EXERCISE PASSAGE START
Several Drake students voted early at the Knapp Center on Oct. 19, the first day of Iowa’s in-person absentee voting period, after student organizations petitioned to bring a satellite polling location to campus.
Drake needed at least 100 students to sign a petition to renew the Knapp Center as a satellite polling place for the 2022 elections, according to Drake Democrats President Ben Mowat.
“Drake Democrats [were] able to get over 100 [signatures]… and combined with the staff effort and the College Republicans’ effort, we were able to have a total of over 170 signatures,” Mowat said.
Mowat said securing an on-campus voting location was especially important this year because of the new voting restrictions passed in Iowa last year, which shortened both the time period for early voting and the voting hours on Election Day.
“It is harder than ever to vote, and that prevents students from having their voice heard,” Mowat said.
According to Chief Student Affairs Officer Jerry Parker, the Polk county auditor reported 700 total absentee votes were submitted on the first day of early in-person voting, with an additional 74 votes coming from the Knapp Center location.
EXERCISE PASSAGE END
→ EXERCISE TASKS
[1] Copy the passage about early voting at Drake word for word, beginning at the words "Several Drake students" and stopping after the words "on Election Day.".
[2] Carry on the article about early voting at Drake's Knapp Center, starting after its final sentence.
RECORDS START
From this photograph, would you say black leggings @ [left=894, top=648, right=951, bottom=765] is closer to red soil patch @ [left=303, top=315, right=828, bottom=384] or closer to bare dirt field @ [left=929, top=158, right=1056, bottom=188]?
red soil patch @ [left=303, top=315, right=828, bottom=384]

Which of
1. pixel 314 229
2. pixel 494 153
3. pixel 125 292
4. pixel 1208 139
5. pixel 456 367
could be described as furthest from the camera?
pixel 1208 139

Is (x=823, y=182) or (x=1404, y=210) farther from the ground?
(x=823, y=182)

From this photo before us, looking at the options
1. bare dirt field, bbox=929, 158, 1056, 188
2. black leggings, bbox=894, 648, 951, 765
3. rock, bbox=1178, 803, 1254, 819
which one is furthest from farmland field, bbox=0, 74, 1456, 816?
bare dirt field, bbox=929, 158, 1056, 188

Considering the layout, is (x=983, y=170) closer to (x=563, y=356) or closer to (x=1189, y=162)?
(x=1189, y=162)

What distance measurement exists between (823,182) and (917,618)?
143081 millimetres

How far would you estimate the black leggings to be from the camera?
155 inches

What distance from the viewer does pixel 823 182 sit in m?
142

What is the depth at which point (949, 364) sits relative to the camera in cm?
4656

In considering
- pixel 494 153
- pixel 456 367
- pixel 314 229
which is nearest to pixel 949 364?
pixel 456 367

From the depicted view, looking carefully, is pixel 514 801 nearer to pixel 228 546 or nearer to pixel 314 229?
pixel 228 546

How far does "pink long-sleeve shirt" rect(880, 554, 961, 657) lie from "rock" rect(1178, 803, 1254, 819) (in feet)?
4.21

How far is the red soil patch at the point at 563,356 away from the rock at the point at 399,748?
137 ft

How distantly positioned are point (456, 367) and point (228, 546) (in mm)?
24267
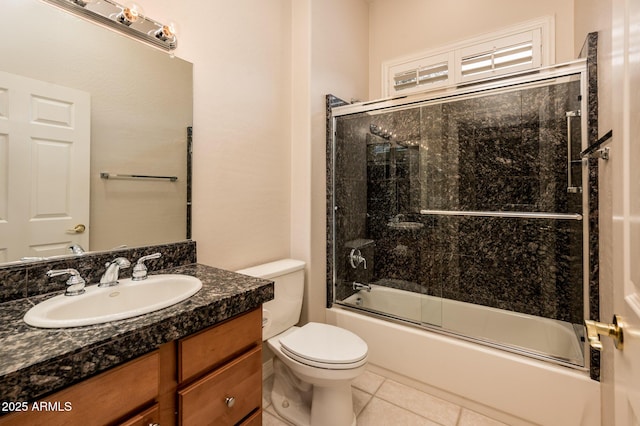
RECORDS END
→ EXPECTED RESULTS
[1]
Several Drake students voted early at the Knapp Center on Oct. 19, the first day of Iowa’s in-person absentee voting period, after student organizations petitioned to bring a satellite polling location to campus.
Drake needed at least 100 students to sign a petition to renew the Knapp Center as a satellite polling place for the 2022 elections, according to Drake Democrats President Ben Mowat.
“Drake Democrats [were] able to get over 100 [signatures]… and combined with the staff effort and the College Republicans’ effort, we were able to have a total of over 170 signatures,” Mowat said.
Mowat said securing an on-campus voting location was especially important this year because of the new voting restrictions passed in Iowa last year, which shortened both the time period for early voting and the voting hours on Election Day.

[2]
Mowat said he thinks some of those 74 people would not have voted at all if the Knapp Center location had not been an option.
“Especially with transportation issues for students, setting up an in-person voting site… made voting significantly easier for students who might otherwise be unable to vote,” Mowat said. “Getting [students] to vote takes more than just a satellite voting location, but it still plays an important role.”
First-time voter Caroline Kansa, a sophomore BCMB major, also thought students were more likely to fit voting into their schedules if they had an opportunity to vote on campus.
“I know on Nov. 8 I have a lot of classes all day, so I didn’t know how I was gonna make it out to a voting location,” Kansa said. “This location allowed me to vote early.”
Senior Melanie Sadecki, a biology and political science double-major said she has voted at the Knapp Center all four years of her time at Drake. She feels Drake’s yearly on-campus polling place has made it easier for her to participate in democracy and fulfill her civic duty.
Additionally, Sadecki said she thinks having a voting site on campus is about more than just increasing accessibility to voting— it’s also about increasing visibility.
“I think visibility is a big thing with college students like they need to know that their peers are out voting,” Sadecki said. “When it’s a lot more visible, you’re just more likely to go out and do it.”
Sadecki said she hopes all students who didn’t vote at the Knapp Center will find a way to vote before or on Election Day Nov. 8.
“It’s hard to complain about the government if you’re not trying to take an active part in it,” she said.
Kansa shared a similar sentiment, saying she came out to vote because she felt it was her American duty to do so.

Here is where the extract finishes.